When Ive first considered leaving Apple, he turned to his friend Marc Newson for advice. The Australian-born industrial designer, who joined Apple in 2014 to work on the Apple Watch, had spent his career at an independent design firm with work that ranged from luxury yachts and surfboards to Louis Vuitton luggage and vibrators. Newson suggested that they start a creative collective to work on projects.

Recalling those early conversations, Newson said the goal was to leave behind the grind and rigor of Apple.

“The freedom was the idea,” Newson said.

Over five years, Ive and Newson hired architects, graphic designers, writers and a cinematic special effects developer who work across three areas: work for the love of it, which they do without pay; work for clients, which includes Airbnb and Ferrari; and work for themselves, which includes the building renovation.

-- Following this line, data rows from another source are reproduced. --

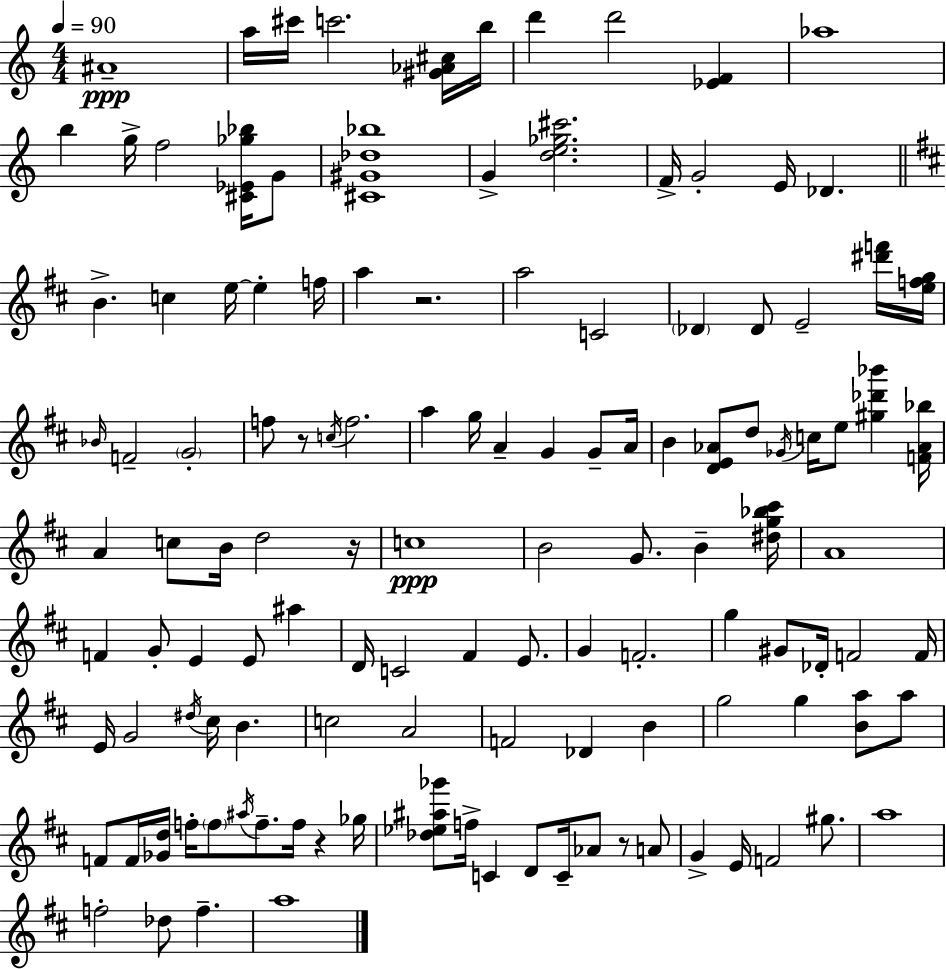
X:1
T:Untitled
M:4/4
L:1/4
K:Am
^A4 a/4 ^c'/4 c'2 [^G_A^c]/4 b/4 d' d'2 [_EF] _a4 b g/4 f2 [^C_E_g_b]/4 G/2 [^C^G_d_b]4 G [de_g^c']2 F/4 G2 E/4 _D B c e/4 e f/4 a z2 a2 C2 _D _D/2 E2 [^d'f']/4 [efg]/4 _B/4 F2 G2 f/2 z/2 c/4 f2 a g/4 A G G/2 A/4 B [DE_A]/2 d/2 _G/4 c/4 e/2 [^g_d'_b'] [F_A_b]/4 A c/2 B/4 d2 z/4 c4 B2 G/2 B [^dg_b^c']/4 A4 F G/2 E E/2 ^a D/4 C2 ^F E/2 G F2 g ^G/2 _D/4 F2 F/4 E/4 G2 ^d/4 ^c/4 B c2 A2 F2 _D B g2 g [Ba]/2 a/2 F/2 F/4 [_Gd]/4 f/4 f/2 ^a/4 f/2 f/4 z _g/4 [_d_e^a_g']/2 f/4 C D/2 C/4 _A/2 z/2 A/2 G E/4 F2 ^g/2 a4 f2 _d/2 f a4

He and Newson hope the renovation, which is scheduled for completion in late 2025, draws others to the area. Several firms have already followed, including Emerson Collective, which was founded by Laurene Powell Jobs, and Thrive Capital, the venture capital firm with ties to OpenAI.

“There’s a counterintuitive opportunity to prove people wrong” about San Francisco, Newson said.

Though Ive is optimistic about their work and enthusiastic that it could make his investments in Jackson Square worthwhile, he is uneasy about the future. It is only natural for him to be afraid that he spent too much money on property or worry that his startup could fail.

But seated on a plush cream couch near LoveFrom’s model of Jackson Square, he said that his philosophy was not to let success be determined by a number. Judging a real estate purchase or a new device by its return on investment would miss the point. Life’s most important decisions require leaps into the unknown.

“You somehow have to make friends with uncertainty,” he said. It was a very un-Apple-like view of the world.